What a shame, when you consider the hospitality of the host city, which is ordinarily home to only 100 or so Westerners. At the White Ring figure skating rink, a citizen picked up a piece of litter, folded it into an origami swallow and placed it atop a pay phone, which itself featured an electronic image of a woman bowing whenever you hung up the handset. Restaurant patrons pulled up chairs to practice their English on foreigners, and you always knew exactly what they were saying, even when you had no idea whatsoever. A handwritten sign in a Nagano flower shop window simultaneously made no sense and provided a pithy summation of these Olympics. It read, WELCOME NAGANO THANK YOU IMPRESSIVE.
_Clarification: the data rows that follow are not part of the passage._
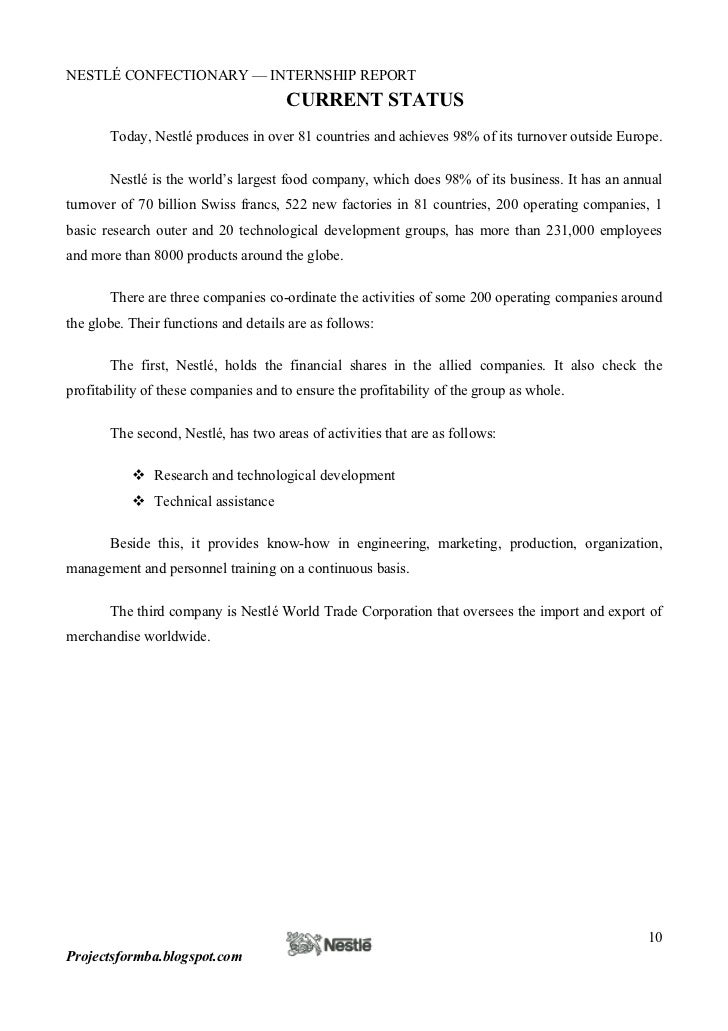 NESTLÉ CONFECTIONARY — INTERNSHIP REPORT

CURRENT STATUS

Today, Nestlé produces in over 81 countries and achieves 98% of its turnover outside Europe.

Nestlé is the world's largest food company, which does 98% of its business. It has an annual turnover of 70 billion Swiss francs, 522 new factories in 81 countries, 200 operating companies, 1 basic research outer and 20 technological development groups, has more than 231,000 employees and more than 8000 products around the globe.

There are three companies co-ordinate the activities of some 200 operating companies around the globe. Their functions and details are as follows:

The first, Nestlé, holds the financial shares in the allied companies. It also check the profitability of these companies and to ensure the profitability of the group as whole.

The second, Nestlé, has two areas of activities that are as follows:

❖ Research and technological development
❖ Technical assistance

Beside this, it provides know-how in engineering, marketing, production, organization, management and personnel training on a continuous basis.

The third company is Nestlé World Trade Corporation that oversees the import and export of merchandise worldwide.

10

Projectsformba.blogspot.com

Nestlé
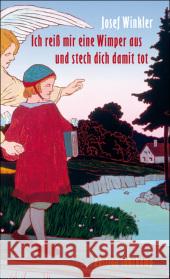 Josef Winkler

Ich reiß mir eine Wimper aus und stech dich damit tot

Kraina Książek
It was not merely in winter sports that the Olympics displayed the best that humankind has to offer. The Games were full of art and technology and heart-stopping marriages of the two. Cell phones played Beethoven's Für Elise when they rang, so that instead of glaring at the call's recipient, you hoped he'd quickly get called back, that you might hear the end of the composition. A brass band played a Christmas song, Gloria in Excelsis Deo, after Marianne Timmer's victory lap in the women's 1,000-meter speed skating race last Friday, for no other reason than that it sounded appropriately soaring.